We started out by using the 1.25x CPU strap so that we could use a BCLK above the 125MHz-mark for our overclocking attempts. We soon realised that the ADATA XPG V2 modules had plenty of overclocking headroom and we therefore switched to using the 1.67x CPU strap.
To eliminate base clock bottlenecks, we used a number of increased voltages for the CPU and system. The CPU multiplier was dropped to eliminate instability due to a high processor speed.

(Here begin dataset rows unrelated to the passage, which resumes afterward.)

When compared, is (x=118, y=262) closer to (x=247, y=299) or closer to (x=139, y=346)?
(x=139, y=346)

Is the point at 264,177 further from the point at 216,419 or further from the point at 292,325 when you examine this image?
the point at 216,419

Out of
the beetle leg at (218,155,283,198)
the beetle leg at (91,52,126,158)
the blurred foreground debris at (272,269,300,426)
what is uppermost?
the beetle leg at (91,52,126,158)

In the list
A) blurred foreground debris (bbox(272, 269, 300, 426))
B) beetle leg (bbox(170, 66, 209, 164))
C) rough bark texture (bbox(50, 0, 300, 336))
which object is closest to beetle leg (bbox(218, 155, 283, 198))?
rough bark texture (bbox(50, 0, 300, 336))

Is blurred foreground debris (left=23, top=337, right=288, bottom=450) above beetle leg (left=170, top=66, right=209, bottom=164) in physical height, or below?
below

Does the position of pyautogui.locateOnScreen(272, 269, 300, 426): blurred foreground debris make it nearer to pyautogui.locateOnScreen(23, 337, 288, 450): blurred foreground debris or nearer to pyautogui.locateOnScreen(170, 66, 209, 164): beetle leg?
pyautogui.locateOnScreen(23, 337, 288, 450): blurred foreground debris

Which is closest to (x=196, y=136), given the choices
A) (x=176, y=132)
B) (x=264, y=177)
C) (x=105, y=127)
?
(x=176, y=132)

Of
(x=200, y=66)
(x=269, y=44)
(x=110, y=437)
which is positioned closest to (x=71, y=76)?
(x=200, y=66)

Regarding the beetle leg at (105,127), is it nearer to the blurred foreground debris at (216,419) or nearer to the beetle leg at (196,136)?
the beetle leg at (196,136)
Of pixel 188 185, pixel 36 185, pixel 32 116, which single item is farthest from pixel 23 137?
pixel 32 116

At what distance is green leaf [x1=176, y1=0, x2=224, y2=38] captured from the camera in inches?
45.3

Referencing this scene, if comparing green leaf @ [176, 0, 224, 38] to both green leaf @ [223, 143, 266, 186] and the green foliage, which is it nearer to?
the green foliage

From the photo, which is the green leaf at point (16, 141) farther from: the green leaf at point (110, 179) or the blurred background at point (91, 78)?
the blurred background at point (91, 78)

The tweaks applied included a 1.7015V DRAM voltage, various CPU voltage increases and setting changes for BCLK overclocking stability, and a CPU input voltage of 1.900V. ASRock’s automated settings proved favourable for overclocking performance and didn’t require changing.
Our best result using the stock timings was 3280MHz (164MHz BCLK) using a DRAM voltage of 1.7015V. We did manage to reach the same 3288MHz (using the 1.25x CPU strap and a 137MHz BCLK) that Avexir’s Core Extreme Series modules hit using the ASRock Z87 OC Formula motherboard, but stability in Windows was certainly questionable, as proven by two consecutive BSODs.
Our validation with the ADATA XPG V2 3100MHz memory kit running at a 3280MHz DRAM frequency with stock timings of 12-14-14-36-2T can be viewed here.
In order to push further and obtain the maximum memory frequency at 1.7015V, timings were loosened to 14-15-15-40-2T.
The highest memory overclock that we achieved with the ADATA XPG V2 memory modules was 3340MHz, using a 167MHz base clock.
We wouldn’t call this a 24/7 stable overclock with our settings, although a little voltage tweaking (with better cooling, perhaps) would have garnered improved stability.
3340MHz was the highest frequency that we achieved; 1MHz higher on the BCLK and the system simply would not boot.
Our validation running at a 3340MHz DRAM frequency with loosened timings can be viewed here.